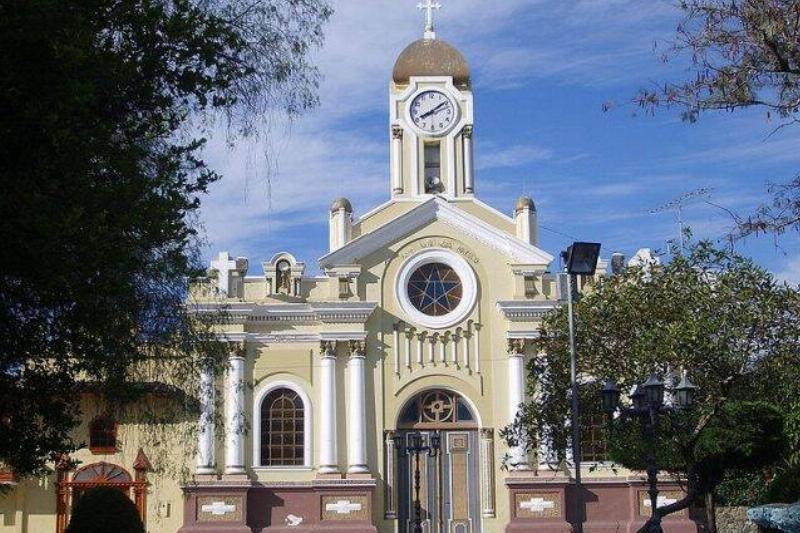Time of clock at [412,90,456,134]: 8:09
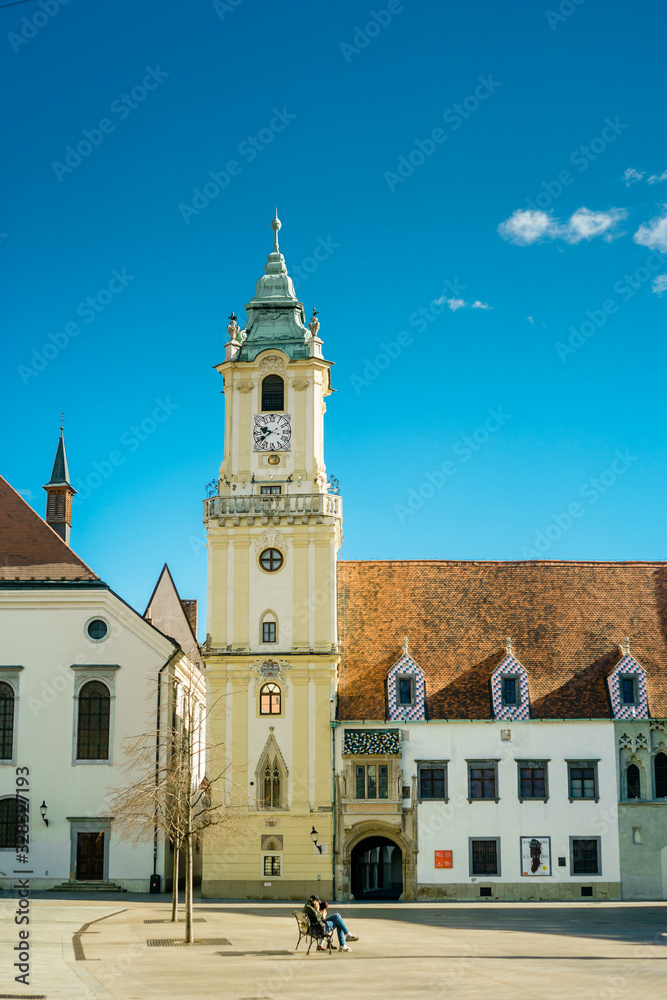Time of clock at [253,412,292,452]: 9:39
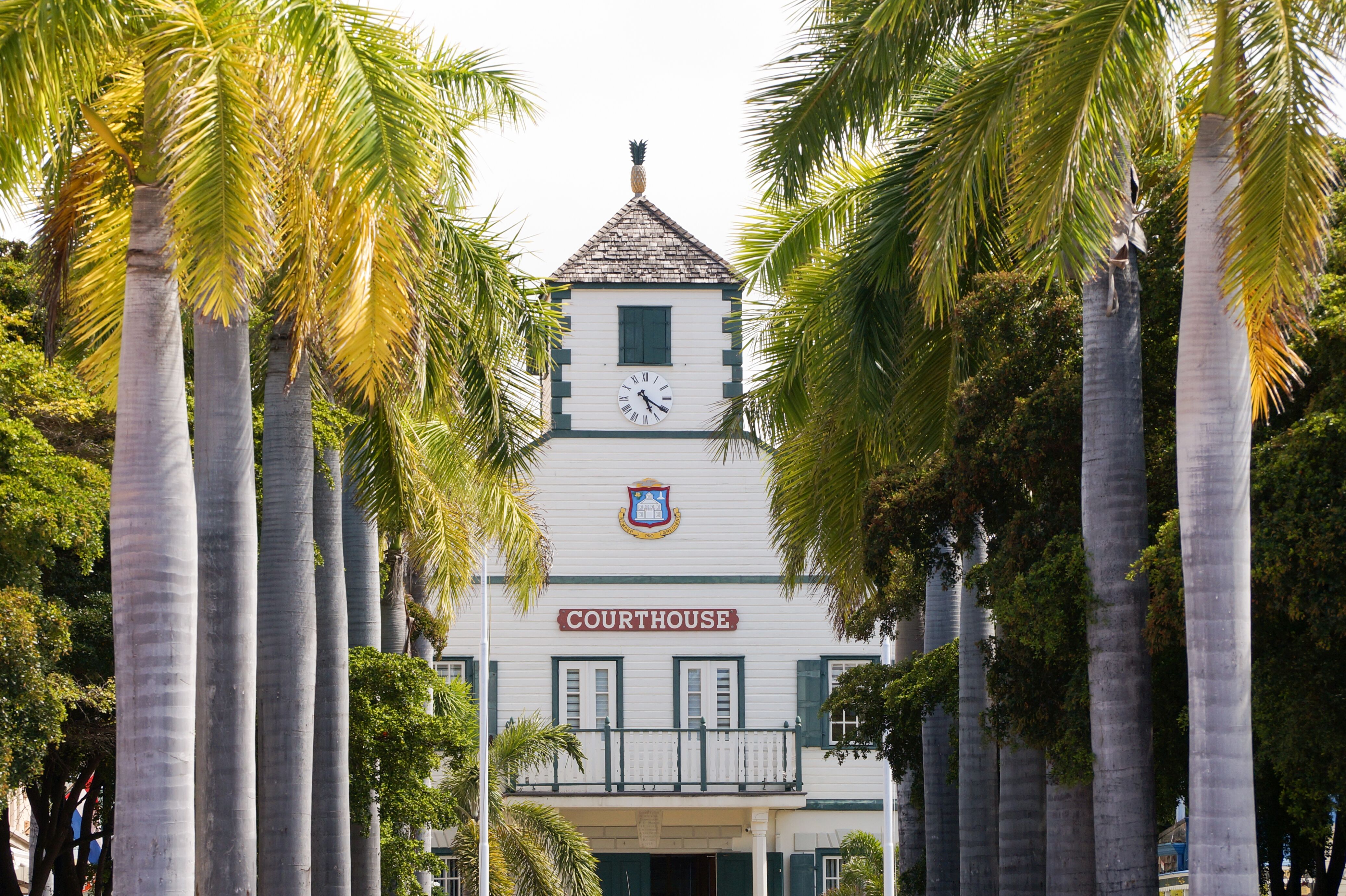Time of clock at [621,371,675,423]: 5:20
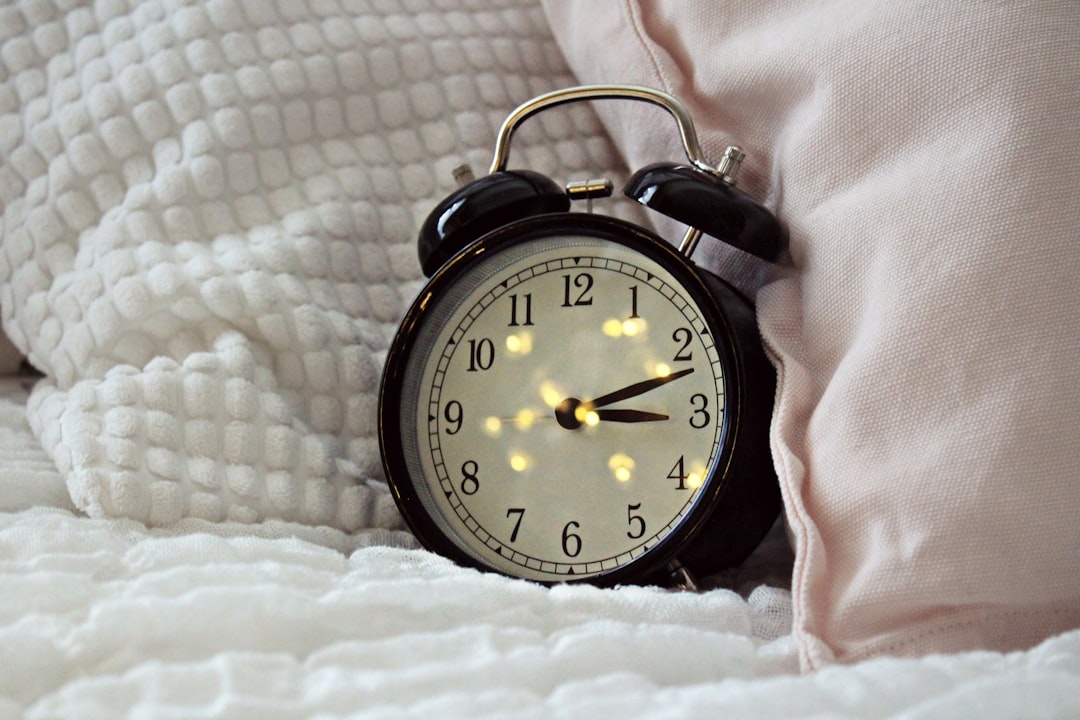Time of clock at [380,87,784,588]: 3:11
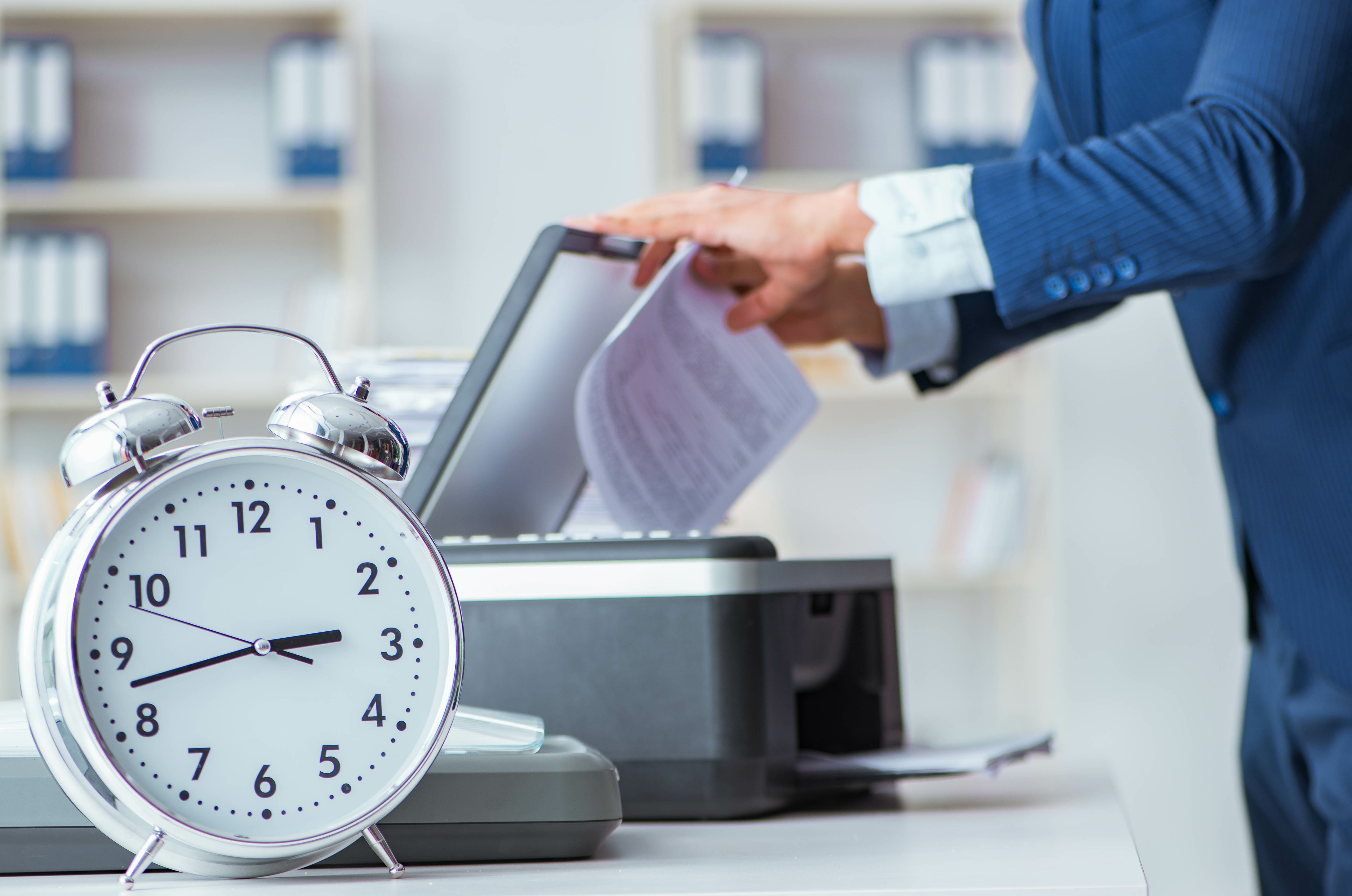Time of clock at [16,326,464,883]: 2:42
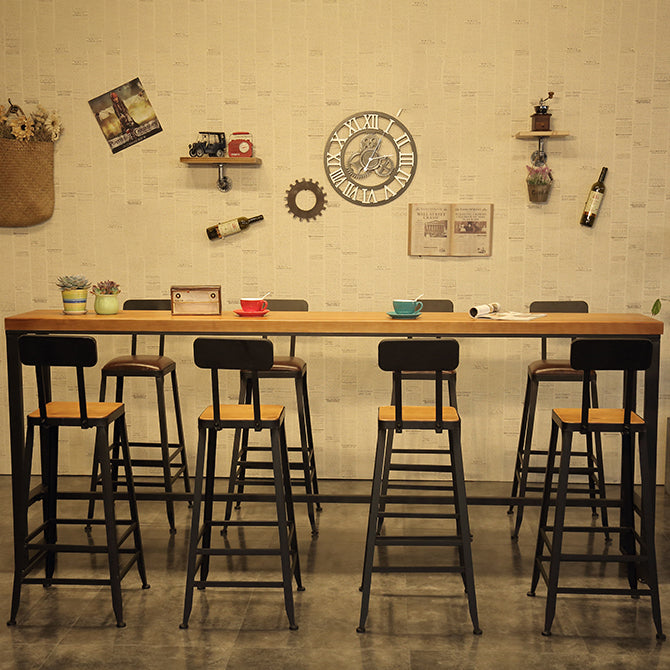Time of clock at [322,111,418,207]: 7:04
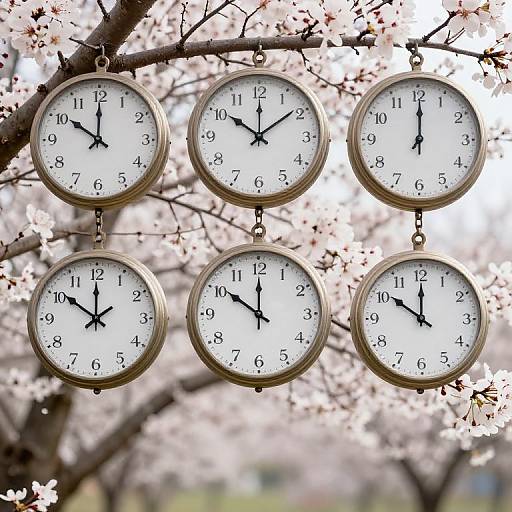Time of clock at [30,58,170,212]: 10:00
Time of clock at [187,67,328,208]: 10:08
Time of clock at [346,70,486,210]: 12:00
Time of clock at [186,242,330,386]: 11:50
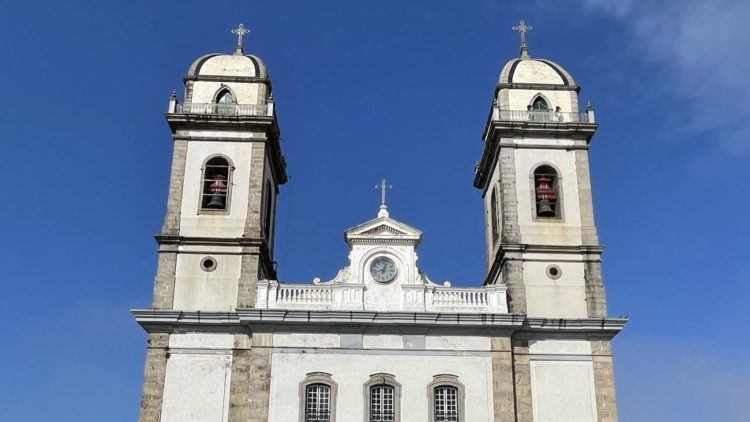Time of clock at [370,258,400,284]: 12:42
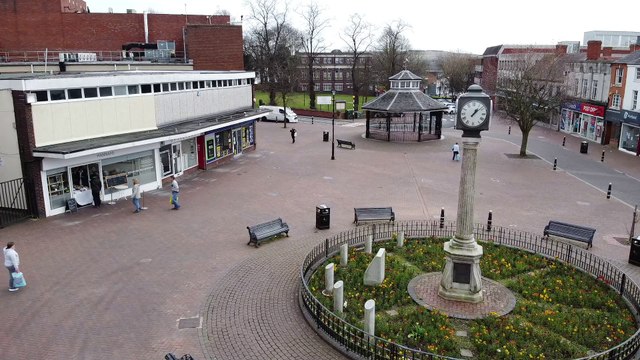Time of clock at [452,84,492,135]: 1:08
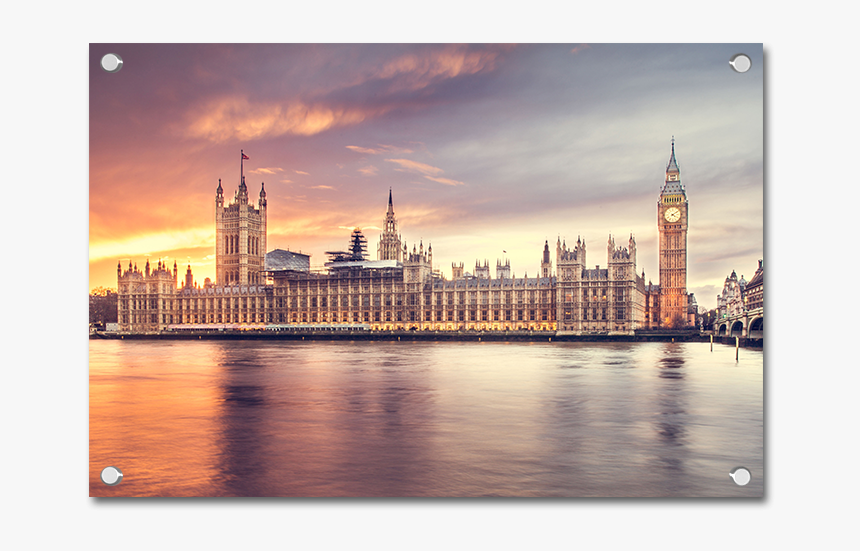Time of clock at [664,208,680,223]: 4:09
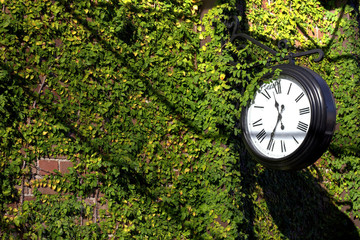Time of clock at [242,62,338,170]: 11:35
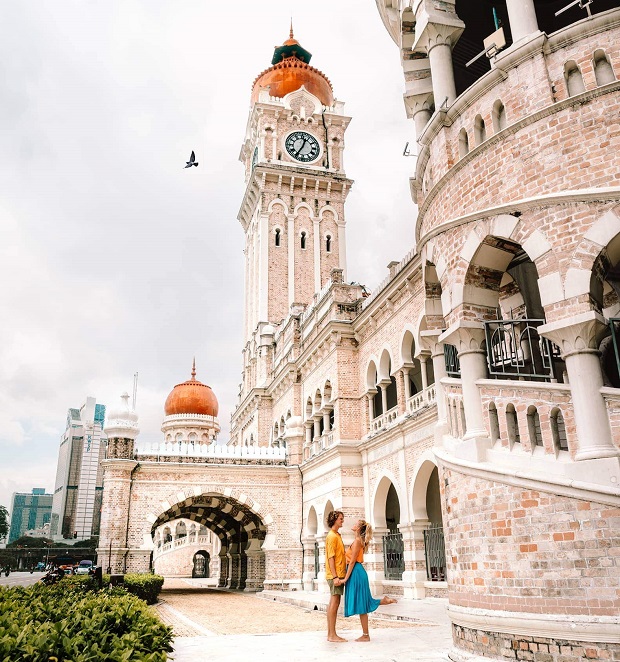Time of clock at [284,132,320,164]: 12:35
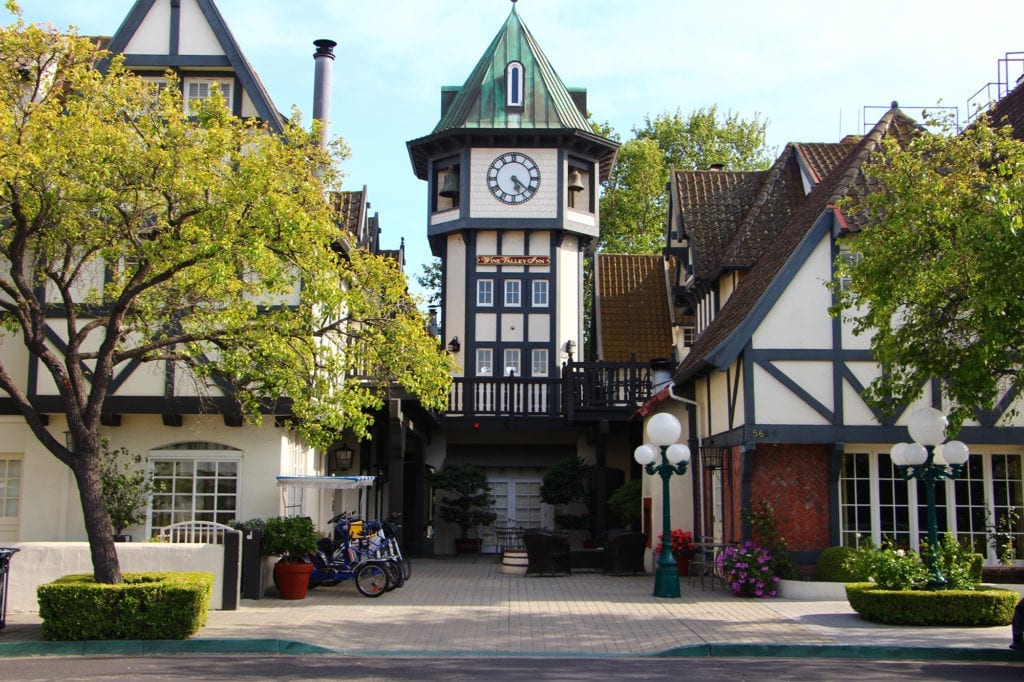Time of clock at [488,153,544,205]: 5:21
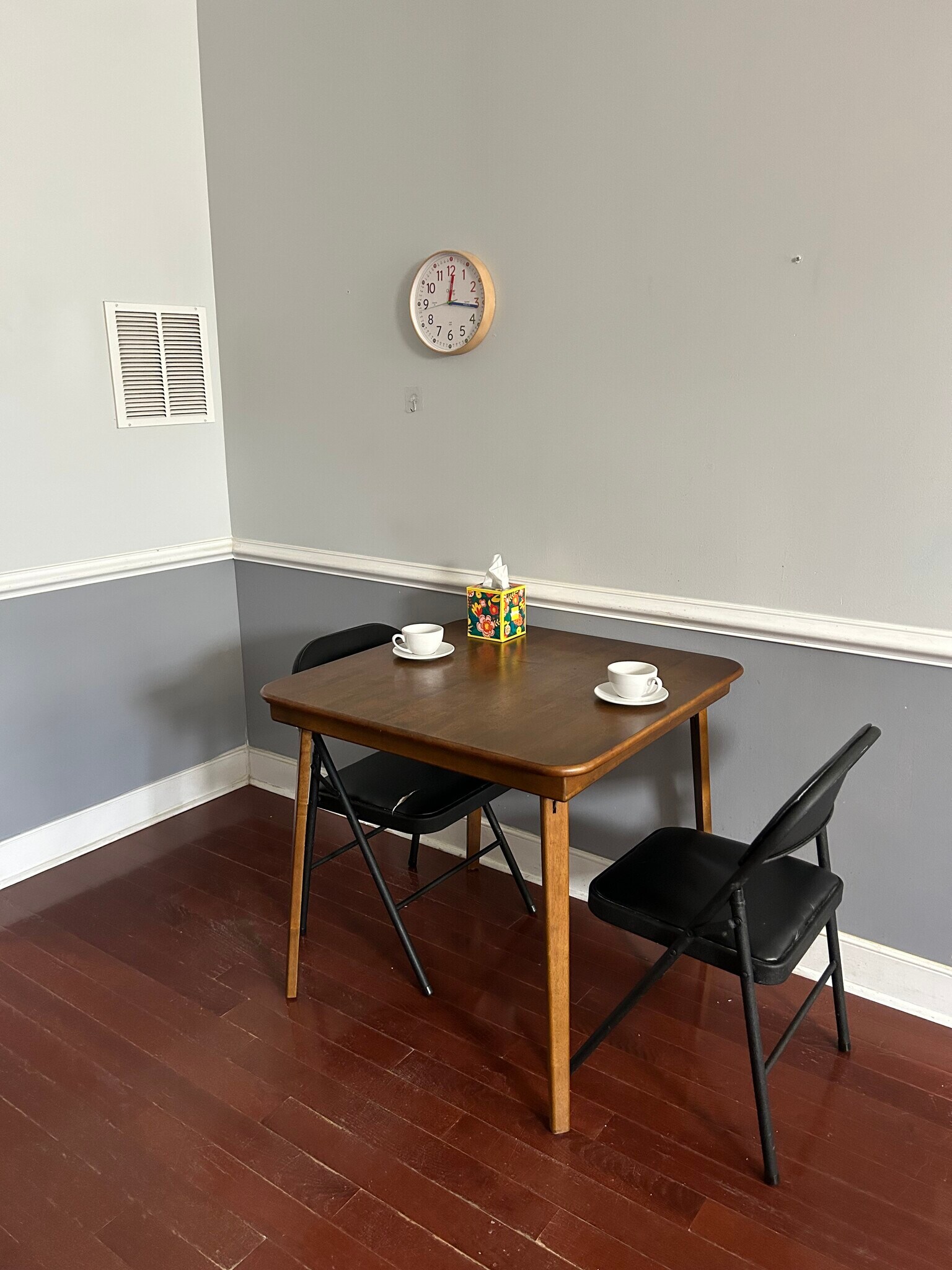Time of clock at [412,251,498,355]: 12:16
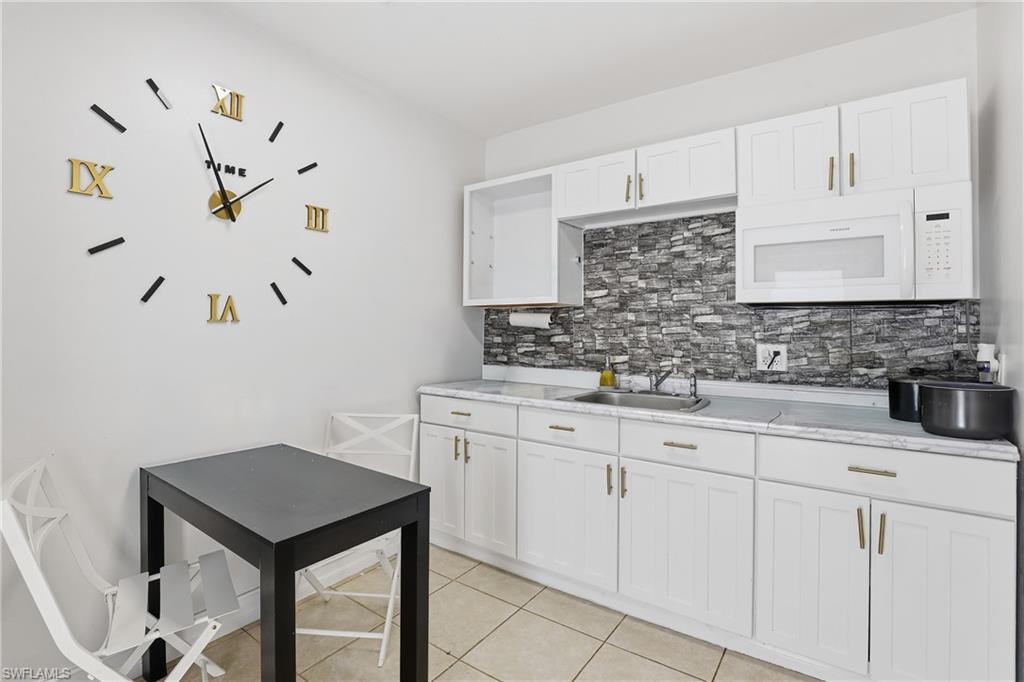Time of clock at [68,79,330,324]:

**Set exercise:**
Copy the items verbatim, from the line with "Time of clock at [322,111,418,207]: 7:04" through the line with "Time of clock at [370,258,400,284]: 12:42", both included. Leave the pictures out of your answer.

**Solution to the problem:**
Time of clock at [322,111,418,207]: 7:04
Time of clock at [30,58,170,212]: 10:00
Time of clock at [187,67,328,208]: 10:08
Time of clock at [346,70,486,210]: 12:00
Time of clock at [186,242,330,386]: 11:50
Time of clock at [370,258,400,284]: 12:42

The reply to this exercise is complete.